Height 1.5-2m. Origin Garden origin (species China). Conditions Moist but well-drained, fertile soil; full sun. Hardiness RHS H6, USDA 4a-9b. Season of interest Flowering during the summer, fruiting autumn into winter.

Colletia paradoxa

Colletia paradoxa
© Jason Ingram

A plant that won’t be to everyone’s taste. In late autumn and winter its small, white flowers – which appear among a fortress of spines – have a sweet, almost honey and almond-like scent that is quite enchanting. On closer observation – but be careful, not to get too close – you’ll see that what on first glance appear to be the leaves are actually modified triangular stems. The true leaves are small and often appear in spring. If you’re intrigued, there’s a wonderful specimen in the winter garden of Hillier’s in Hampshire. TB

Height 2.5-4m. Origin Uruguay and southern Brazil. Conditions Tolerant of most well-drained soils; sun. Hardiness RHS H4, USDA 7a-9b. Season of interest Early autumn to winter.

Euonymus hamiltonianus subsp. sieboldianus ‘Coral Charm’

Euonymus hamiltonianus subsp. sieboldianus ‘Coral Charm’
© Jason Ingram

A wonderful, deciduous, tree-like Euonymus that has tremendous autumn colour. In cold weather, its leaves gracefully drop to the ground to reveal clusters of coral-pink fruits with orange-red seeds that can persist well into winter, and which are a glorious sight when kissed with frost on a crisp, sunny November day. Makes a super tree for a smaller garden or as a lower-storey shrub in a woodland garden. TB

Height 4-8m. Origin Korea and Japan. Conditions Moist but free-draining soil; full sun or partial shade. Hardiness RHS H6, USDA 7a-8b. Season of interest Autumn and late winter.

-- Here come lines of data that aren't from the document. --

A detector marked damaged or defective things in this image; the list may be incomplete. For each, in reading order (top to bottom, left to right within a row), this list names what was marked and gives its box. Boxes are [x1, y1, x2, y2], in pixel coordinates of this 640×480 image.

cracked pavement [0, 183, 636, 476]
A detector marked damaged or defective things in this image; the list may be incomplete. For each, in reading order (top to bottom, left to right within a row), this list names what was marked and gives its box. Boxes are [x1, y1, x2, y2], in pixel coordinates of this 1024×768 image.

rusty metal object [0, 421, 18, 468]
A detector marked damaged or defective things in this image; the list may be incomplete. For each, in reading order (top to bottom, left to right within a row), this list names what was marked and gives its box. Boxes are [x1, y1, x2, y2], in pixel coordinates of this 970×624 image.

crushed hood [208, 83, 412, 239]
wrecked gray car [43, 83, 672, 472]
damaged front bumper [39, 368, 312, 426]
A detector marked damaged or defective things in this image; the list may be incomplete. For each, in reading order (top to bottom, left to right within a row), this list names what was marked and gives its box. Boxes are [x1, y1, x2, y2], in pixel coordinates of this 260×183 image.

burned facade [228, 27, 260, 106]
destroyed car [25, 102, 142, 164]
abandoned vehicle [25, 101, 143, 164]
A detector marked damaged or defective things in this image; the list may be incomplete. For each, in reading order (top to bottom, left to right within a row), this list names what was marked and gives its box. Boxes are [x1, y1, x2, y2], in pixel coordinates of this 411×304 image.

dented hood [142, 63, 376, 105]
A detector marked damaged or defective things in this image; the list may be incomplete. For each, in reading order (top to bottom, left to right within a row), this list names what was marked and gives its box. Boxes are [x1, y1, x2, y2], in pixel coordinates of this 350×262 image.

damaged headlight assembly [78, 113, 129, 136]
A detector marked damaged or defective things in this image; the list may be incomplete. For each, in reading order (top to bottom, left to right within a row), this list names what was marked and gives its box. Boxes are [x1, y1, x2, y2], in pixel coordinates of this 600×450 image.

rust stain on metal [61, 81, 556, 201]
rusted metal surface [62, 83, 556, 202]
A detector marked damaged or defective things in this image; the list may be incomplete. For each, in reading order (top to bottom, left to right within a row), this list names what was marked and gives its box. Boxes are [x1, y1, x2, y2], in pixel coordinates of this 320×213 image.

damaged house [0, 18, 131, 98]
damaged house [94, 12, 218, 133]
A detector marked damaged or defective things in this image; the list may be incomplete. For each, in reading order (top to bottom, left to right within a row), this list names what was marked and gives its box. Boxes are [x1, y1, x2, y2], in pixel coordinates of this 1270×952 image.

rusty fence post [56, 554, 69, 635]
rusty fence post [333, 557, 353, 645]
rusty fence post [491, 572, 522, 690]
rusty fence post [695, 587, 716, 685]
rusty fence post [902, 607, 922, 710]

Here's our guide on how to grow euonymus

Acer griseum

Acer griseum
© Jason Ingram

In late autumn and winter, when its papery, peeling bark is backlit, it has a wonderful translucent quality. For the most dramatic effect, it is best sited where it can be viewed from all angles, and light can penetrate the peeling bark. Introduced from China by the plant hunter Ernest Wilson in 1901, it is slow growing and will struggle in exposed garden situations, but place this paperbark maple in the right site, with the right growing conditions, and you’ll be patting yourself on the back for years to come. AGM. TB

Height 4-8m. Origin Central China. Conditions Fertile, moist but well-drained soil; sun or partial shade. Hardiness RHS H5, USDA 4a-8b. Season of interest Autumn foliage and winter stem interest.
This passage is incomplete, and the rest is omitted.